The elements of group III on the periodic table are B, Al, Ga, In, etc. The elements of group V are N, P, As, Sb, etc. Semiconductors consisting of these elements are GaAs, InSb, GaP, GaSb and other compounds.
Compound semiconductors of groups III-V are used as substrates for field effect transistors, integrated circuits including them, light emitting devices, light detecting devices or various optical integrated circuits.
Dislocation density signifies the numbers of dislocation of lattices in a single crystal in a unit volume. Dislocation density is frequently represented by EPD (Etch Pit Density). A single crystal is sliced into thin wafers. A wafer is then etched with a pertinent etchant which reveals superficial dislocations as etch pits. EPD is defined as a number of etch pits per unit area. An operator counts the number of etch pits in a definite area on a wafer through a microscope and calculates EPD by dividing the number by the area.

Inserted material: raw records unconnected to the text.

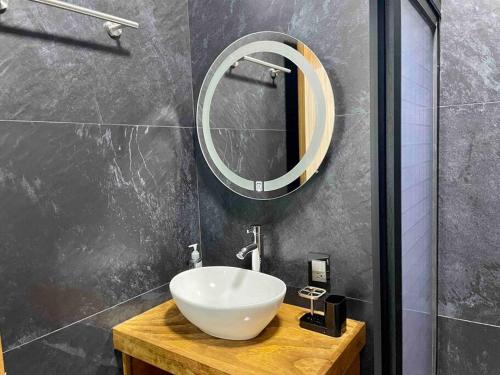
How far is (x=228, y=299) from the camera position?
4.65 feet

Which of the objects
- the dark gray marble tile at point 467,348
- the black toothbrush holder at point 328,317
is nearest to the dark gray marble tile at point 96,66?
the black toothbrush holder at point 328,317

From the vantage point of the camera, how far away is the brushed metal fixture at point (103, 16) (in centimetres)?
107

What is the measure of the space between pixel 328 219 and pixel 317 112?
15.0 inches

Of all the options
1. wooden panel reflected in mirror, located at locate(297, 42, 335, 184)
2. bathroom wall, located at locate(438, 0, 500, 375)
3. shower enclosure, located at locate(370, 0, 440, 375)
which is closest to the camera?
shower enclosure, located at locate(370, 0, 440, 375)

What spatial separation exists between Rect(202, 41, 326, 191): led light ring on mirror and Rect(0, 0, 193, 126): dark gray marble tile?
147 millimetres

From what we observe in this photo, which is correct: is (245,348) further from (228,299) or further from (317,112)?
(317,112)

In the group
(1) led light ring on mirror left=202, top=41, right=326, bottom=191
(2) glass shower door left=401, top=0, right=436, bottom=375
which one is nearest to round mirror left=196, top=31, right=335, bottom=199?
(1) led light ring on mirror left=202, top=41, right=326, bottom=191

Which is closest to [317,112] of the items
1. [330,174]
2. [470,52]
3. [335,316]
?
[330,174]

Although EPD is one of the practical representations of dislocation density, the terms EPD and dislocation density have the same meaning in this specification.
It is desirable that dislocation density is low, and the distribution of dislocation density is uniform in a wafer. It may be best, that the distribution of dislocation density is uniform throughout a single crystal ingot.
However, for instance, GaAs single crystals grown by conventional LEC method (Liquid Encapsulated Czockralski Method) have a great many dislocations. EPD is usually 50,000 to 100,000 cm.sup.-2.
The LEC method is one of the pulling methods for crystal growth. A single crystal is pulled up into B.sub.2 O.sub.3 from a material melt. The temperature gradient in the crystal is very large near the solid-liquid interface. Big thermal stress is generated and great thermal distortions occur because of this stress. Prevailing thermal distortions multiply dislocations in the single crystal.
The HB method (Horizontal Bridgman Method) is one of the boat methods for crystal growth. It uses a boat containing material melt and grows a single crystal by changing the temperature distribution in a horizontal direction. This method can make a single crystal with a low EPD, since it has so high a degree of freedom for controlling temperature distributions. The generation of thermal stress is reduced.
However a single crystal made by the HB method does not have a round section. The section resembles the character "D". Large parts of a crystal are wasted in a grinding process to make round wafers.
Besides, because the HB method uses a quartz boat, the grown crystal is apt to include silicon. Therefore the crystals grown by the HB method have low resistivity in general. To obtain semi-insulation which is an indispensable characteristic for FET substrates, we must dope Cr, etc. into a crystal.
This invention has a wide applicability for any methods for growing a single crystal of compound semiconductors. Namely it is fully applicable to LEC method, HB method and other methods.